Monday 15 October 2018

Black Dog: A personal perspective on Mental Health, by Alan Ewing BA Hons, MSc, Cert HE






BLACK DOG
A personal perspective on Mental Health
by Alan Ewing, BA Hons, MSc, Cert HE


Mental Health has been in the news over the past week with the annual awareness campaign. My own experience of living with “The Black Dog” has spanned fifteen years now and has, as for many, been an up and down experience, with a diagnosis relating to anxiety, relative OCD and self-destructive episodes.  I feel that many GPs see “depression” as a term of generic reference. A passing phase that can be cured by getting out more.
Artistic depression gives another angle on the experience. There are times when you want to write till the cows come home. You want to act, dance, sing and create. When the darkness descends you feel as though nothing is worth doing. To comprehend this is difficult. It is like sinking into the void. All is empty and hopelessness surrounds you in every area of life.

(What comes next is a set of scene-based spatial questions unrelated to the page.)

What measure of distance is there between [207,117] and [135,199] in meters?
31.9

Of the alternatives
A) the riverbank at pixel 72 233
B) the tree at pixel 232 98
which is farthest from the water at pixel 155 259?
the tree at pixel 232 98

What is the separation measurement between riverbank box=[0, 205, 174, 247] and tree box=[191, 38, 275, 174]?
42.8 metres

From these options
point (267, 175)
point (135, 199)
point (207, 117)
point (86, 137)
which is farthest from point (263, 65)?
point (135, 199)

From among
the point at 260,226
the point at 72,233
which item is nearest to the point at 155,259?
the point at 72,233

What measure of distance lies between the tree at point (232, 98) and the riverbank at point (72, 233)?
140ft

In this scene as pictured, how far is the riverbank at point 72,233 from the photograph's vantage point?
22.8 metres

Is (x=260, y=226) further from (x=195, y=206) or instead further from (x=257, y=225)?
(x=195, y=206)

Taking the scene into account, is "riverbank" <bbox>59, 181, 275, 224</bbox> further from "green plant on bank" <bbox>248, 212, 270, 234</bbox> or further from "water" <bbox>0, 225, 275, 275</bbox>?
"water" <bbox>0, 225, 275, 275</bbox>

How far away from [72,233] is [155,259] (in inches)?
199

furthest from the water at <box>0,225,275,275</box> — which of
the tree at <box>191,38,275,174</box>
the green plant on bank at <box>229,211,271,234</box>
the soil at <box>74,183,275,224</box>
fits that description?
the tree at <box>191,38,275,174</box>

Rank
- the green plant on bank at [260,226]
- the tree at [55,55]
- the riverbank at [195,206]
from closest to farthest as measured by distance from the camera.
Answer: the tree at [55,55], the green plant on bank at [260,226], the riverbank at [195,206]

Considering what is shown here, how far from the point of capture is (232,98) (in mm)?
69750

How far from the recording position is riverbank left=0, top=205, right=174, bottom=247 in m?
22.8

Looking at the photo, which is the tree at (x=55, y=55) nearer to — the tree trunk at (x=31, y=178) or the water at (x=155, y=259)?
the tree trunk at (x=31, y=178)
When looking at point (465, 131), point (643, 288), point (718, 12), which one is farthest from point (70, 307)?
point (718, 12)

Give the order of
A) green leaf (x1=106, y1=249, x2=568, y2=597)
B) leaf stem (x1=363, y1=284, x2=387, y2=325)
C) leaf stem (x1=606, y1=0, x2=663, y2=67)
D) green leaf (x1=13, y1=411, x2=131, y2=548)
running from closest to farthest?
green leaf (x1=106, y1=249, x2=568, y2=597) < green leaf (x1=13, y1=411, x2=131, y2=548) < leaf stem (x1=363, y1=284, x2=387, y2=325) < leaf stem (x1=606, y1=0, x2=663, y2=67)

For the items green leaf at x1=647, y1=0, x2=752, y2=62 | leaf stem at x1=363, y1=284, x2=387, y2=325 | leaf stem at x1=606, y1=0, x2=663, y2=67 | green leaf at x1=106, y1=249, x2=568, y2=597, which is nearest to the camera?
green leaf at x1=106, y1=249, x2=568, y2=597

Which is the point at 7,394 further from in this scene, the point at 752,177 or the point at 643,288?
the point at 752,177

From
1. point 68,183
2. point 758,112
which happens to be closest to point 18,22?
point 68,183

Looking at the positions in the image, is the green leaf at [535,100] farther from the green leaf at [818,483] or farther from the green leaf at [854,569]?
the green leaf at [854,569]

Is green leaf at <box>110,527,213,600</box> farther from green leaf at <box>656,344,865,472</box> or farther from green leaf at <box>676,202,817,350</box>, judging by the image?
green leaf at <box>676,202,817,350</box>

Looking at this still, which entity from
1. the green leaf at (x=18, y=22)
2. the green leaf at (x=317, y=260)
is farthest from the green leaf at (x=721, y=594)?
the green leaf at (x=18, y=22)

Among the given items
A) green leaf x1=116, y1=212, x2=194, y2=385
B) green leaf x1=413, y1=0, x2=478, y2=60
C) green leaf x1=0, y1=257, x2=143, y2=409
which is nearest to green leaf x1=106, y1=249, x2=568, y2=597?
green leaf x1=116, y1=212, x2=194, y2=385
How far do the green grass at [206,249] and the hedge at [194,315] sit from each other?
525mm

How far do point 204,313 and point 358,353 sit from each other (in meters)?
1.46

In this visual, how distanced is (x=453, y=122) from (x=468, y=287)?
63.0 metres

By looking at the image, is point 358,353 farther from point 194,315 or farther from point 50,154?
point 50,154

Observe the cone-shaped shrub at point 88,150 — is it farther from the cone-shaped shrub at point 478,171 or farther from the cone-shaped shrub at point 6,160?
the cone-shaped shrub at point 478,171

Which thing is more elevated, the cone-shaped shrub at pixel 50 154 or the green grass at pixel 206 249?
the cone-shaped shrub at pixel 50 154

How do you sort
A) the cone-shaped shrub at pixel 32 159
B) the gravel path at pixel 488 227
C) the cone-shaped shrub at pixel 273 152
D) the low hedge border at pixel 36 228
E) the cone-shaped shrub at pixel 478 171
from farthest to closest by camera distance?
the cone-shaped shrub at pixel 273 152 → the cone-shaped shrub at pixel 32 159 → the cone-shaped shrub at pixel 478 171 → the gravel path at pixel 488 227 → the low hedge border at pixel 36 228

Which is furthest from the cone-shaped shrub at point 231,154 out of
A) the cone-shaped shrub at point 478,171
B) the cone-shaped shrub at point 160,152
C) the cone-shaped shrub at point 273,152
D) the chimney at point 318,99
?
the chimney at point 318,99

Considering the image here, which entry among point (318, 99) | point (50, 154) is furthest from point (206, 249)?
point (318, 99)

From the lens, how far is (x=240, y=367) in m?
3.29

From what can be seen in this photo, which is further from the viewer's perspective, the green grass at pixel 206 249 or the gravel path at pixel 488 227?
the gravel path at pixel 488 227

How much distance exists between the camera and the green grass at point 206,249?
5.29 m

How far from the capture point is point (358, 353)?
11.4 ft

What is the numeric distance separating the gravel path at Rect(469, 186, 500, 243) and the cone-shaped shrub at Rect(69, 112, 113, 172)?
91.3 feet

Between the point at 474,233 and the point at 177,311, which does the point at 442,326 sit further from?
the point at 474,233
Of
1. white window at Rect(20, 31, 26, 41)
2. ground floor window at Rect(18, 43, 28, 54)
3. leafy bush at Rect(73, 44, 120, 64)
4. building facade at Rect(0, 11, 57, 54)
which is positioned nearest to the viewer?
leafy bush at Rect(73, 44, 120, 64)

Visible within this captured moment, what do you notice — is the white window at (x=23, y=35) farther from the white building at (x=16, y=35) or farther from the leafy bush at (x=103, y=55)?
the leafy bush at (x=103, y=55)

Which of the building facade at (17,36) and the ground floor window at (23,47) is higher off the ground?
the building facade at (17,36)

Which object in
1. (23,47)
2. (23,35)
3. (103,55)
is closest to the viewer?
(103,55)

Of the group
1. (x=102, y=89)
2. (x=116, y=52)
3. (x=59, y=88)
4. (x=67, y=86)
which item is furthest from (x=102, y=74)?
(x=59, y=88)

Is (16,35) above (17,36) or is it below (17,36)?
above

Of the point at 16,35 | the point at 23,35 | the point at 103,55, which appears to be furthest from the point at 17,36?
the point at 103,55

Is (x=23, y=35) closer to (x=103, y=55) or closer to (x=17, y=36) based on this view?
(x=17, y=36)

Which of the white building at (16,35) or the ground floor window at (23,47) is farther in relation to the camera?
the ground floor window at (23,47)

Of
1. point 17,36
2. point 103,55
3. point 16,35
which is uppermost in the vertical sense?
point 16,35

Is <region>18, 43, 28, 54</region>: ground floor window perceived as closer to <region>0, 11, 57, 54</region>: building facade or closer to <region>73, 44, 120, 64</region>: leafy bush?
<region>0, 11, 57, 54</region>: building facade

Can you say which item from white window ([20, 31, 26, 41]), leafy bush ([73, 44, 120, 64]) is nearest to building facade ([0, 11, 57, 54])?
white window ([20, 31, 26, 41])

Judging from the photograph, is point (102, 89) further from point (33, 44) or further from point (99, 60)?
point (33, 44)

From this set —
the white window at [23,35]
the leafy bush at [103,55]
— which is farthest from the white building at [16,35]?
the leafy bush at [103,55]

Medication can be a bane. Anti-depressants are now acknowledged by medical research to have severe withdrawal symptoms, including electric dreams caused by chemical withdrawal on brain inhibitors, together with feelings of illness. In my own experience these experiences are akin to a form of cold turkey, or at least what I imagine what heroin users describe. Attitudes from medical administration staff are usually abysmal.
There are various therapies such as Cognitive Behaviour Therapy, which can help with aims, goals and self-esteem, thought it is important to remember that depression is an illness caused by physical functions within the brain. What it is not is an emotional or psychological frame of mind. Relationships, alcohol, a depressant, have to be under self-management. It is a day-to-day experience which has to be taken in all seriousness.